Lab 6.3: StockPriceConsumer At Most Once and At Least Once

Welcome to the session 6 lab 3. The work for this lab is done in ~/kafka-training/lab6.3. In this lab, you are going to implement At-Most-Once and At-Least-Once message semantics from the consumer perspective.

Please refer to the Kafka course notes for any updates or changes to this lab.

Find the latest version of this lab here.

Lab At-Most-Once and At-Least-Once Semantics

Consumer Alive Detection

Consumers join consumer group after subscribe and then poll() is called. Automatically, consumer sends periodic heartbeats to Kafka brokers server. If consumer crashes or unable to send heartbeats for a duration of session.timeout.ms, then consumer is deemed dead and its partitions are reassigned.

Manual Partition Assignment

Instead of subscribing to the topic using subscribe, you can call assign(Collection) with the full topic partition list

String topic = "log-replication";
TopicPartition part0 = new TopicPartition(topic, 0);
TopicPartition part1 = new TopicPartition(topic, 1);
consumer.assign(Arrays.asList(part0, part1);

Using consumer as before with poll(). Manual Partition assignment negates use of group coordination, and auto consumer fail over - Each consumer acts independently even if in a consumer group (use unique group id to avoid confusion). You have to use assign() or subscribe(), but not both.

Consumer Alive if Polling

Calling poll() marks consumer as alive. If consumer continues to call poll(), then consumer is alive and in consumer group and gets messages for partitions assigned (has to call before every max.poll.interval.ms interval), If not calling poll(), even if consumer is sending heartbeats, consumer is still considered dead. Processing of records from poll has to be faster than max.poll.interval.ms interval or your consumer could be marked dead! max.poll.records is used to limit total records returned from a poll call - easier to predict max time to process records on each poll interval.

Message Delivery Semantics

There are three message delivery semantics: at most once, at least once and exactly once. At most once is messages may be lost but are never redelivered. At least once is messages are never lost but may be redelivered. Exactly once is each message is delivered once and only once. Exactly once is preferred but more expensive, and requires more bookkeeping for the producer and consumer.

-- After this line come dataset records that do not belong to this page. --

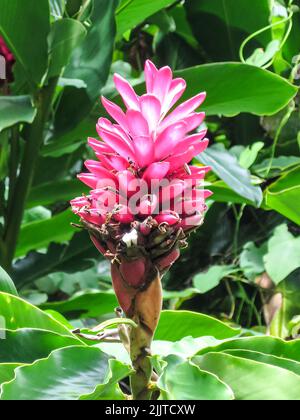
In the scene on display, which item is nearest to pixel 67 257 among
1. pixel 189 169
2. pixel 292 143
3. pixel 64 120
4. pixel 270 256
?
pixel 64 120

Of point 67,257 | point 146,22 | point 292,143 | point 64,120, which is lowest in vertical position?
Result: point 67,257

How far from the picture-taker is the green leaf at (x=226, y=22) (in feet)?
5.15

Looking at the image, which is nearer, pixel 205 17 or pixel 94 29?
pixel 94 29

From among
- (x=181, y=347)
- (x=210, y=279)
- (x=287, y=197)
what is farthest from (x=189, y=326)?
(x=210, y=279)

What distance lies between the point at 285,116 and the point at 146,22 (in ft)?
1.34

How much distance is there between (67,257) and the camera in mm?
1518

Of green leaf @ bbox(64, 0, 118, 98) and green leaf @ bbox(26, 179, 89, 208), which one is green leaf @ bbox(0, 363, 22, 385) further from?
green leaf @ bbox(26, 179, 89, 208)

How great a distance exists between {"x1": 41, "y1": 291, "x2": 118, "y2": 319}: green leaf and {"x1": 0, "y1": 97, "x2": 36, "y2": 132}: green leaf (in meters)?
0.37

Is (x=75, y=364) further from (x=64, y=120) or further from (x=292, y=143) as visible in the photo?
(x=292, y=143)

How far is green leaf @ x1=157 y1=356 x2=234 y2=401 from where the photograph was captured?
21.4 inches

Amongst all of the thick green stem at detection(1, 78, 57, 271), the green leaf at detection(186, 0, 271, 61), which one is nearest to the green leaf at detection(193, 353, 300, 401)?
the thick green stem at detection(1, 78, 57, 271)

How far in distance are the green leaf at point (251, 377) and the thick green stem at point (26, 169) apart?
799mm
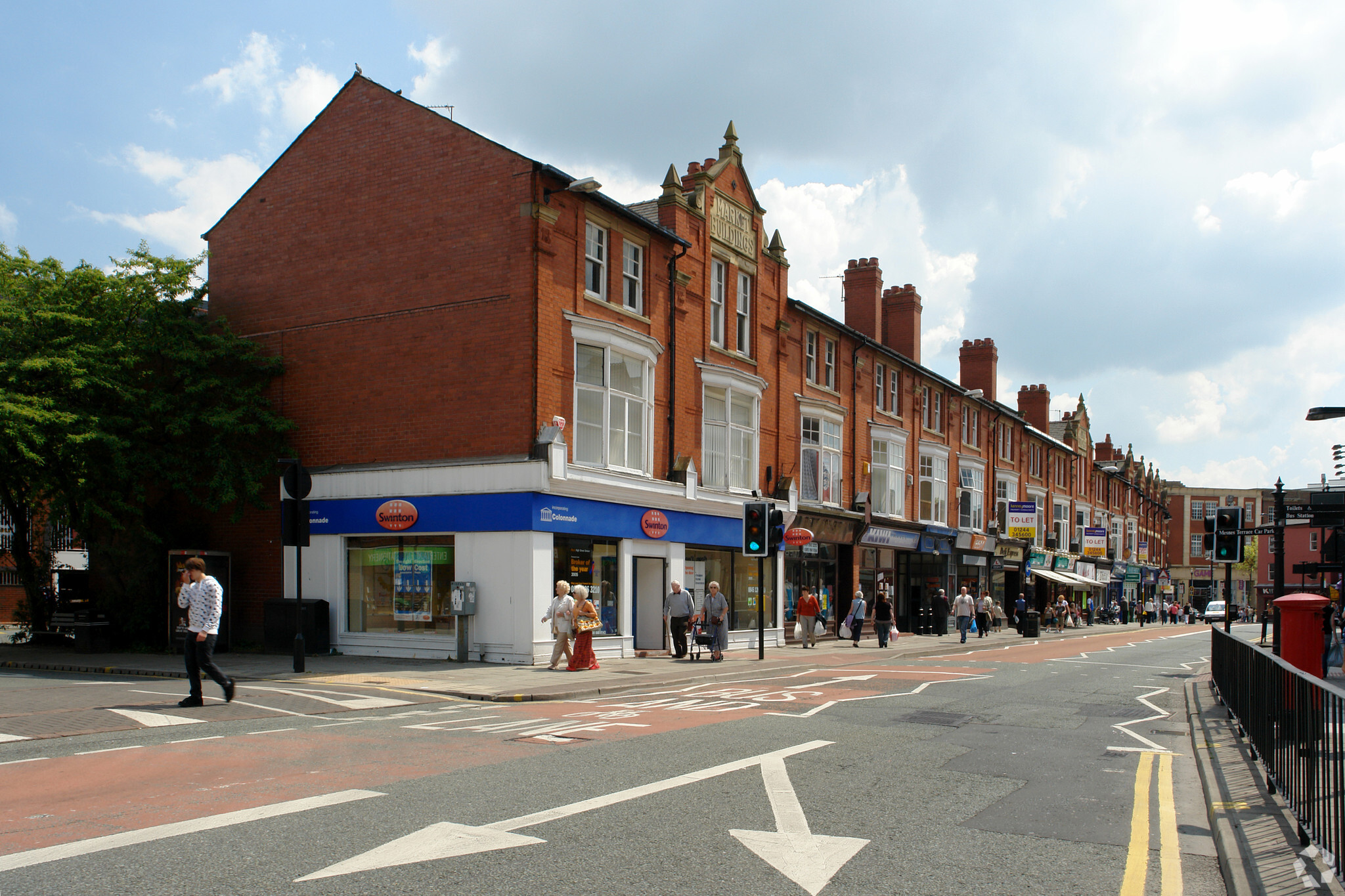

"At-Least-Once" - Delivery Semantics

~/kafka-training/lab6.3/src/main/java/com/cloudurable/kafka/consumer/SimpleStockPriceConsumer.java

Kafka Consumer: SimpleStockPriceConsumer.pollRecordsAndProcess

package com.cloudurable.kafka.consumer;
import com.cloudurable.kafka.StockAppConstants;
import com.cloudurable.kafka.model.StockPrice;
import org.apache.kafka.clients.consumer.*;
import org.apache.kafka.common.serialization.StringDeserializer;

import java.util.Collections;
import java.util.HashMap;
import java.util.Map;
import java.util.Properties;

public class SimpleStockPriceConsumer {
...
    private static void pollRecordsAndProcess(
            int readCountStatusUpdate,
            Consumer<String, StockPrice> consumer,
            Map<String, StockPrice> map, int readCount) {

        final ConsumerRecords<String, StockPrice> consumerRecords =
                consumer.poll(1000);

        try {
            startTransaction();         //Start DB Transaction
            processRecords(map, consumerRecords);	//Process the records
            consumer.commitSync();
            commitTransaction();        //Commit DB Transaction
        } catch (CommitFailedException ex) {
            logger.error("Failed to commit sync to log", ex);
            rollbackTransaction();      //Rollback Transaction
        } catch (DatabaseException dte) {
            logger.error("Failed to write to DB", dte);
            rollbackTransaction();      //Rollback Transaction
        }
        if (readCount % readCountStatusUpdate == 0) {
            displayRecordsStatsAndStocks(map, consumerRecords);
        }
    }
...
}

ACTION - EDIT src/main/java/com/cloudurable/kafka/consumer/SimpleStockPriceConsumer.java and implement At-Least-Once Semantics

ACTION - RUN ZooKeeper and Brokers if needed.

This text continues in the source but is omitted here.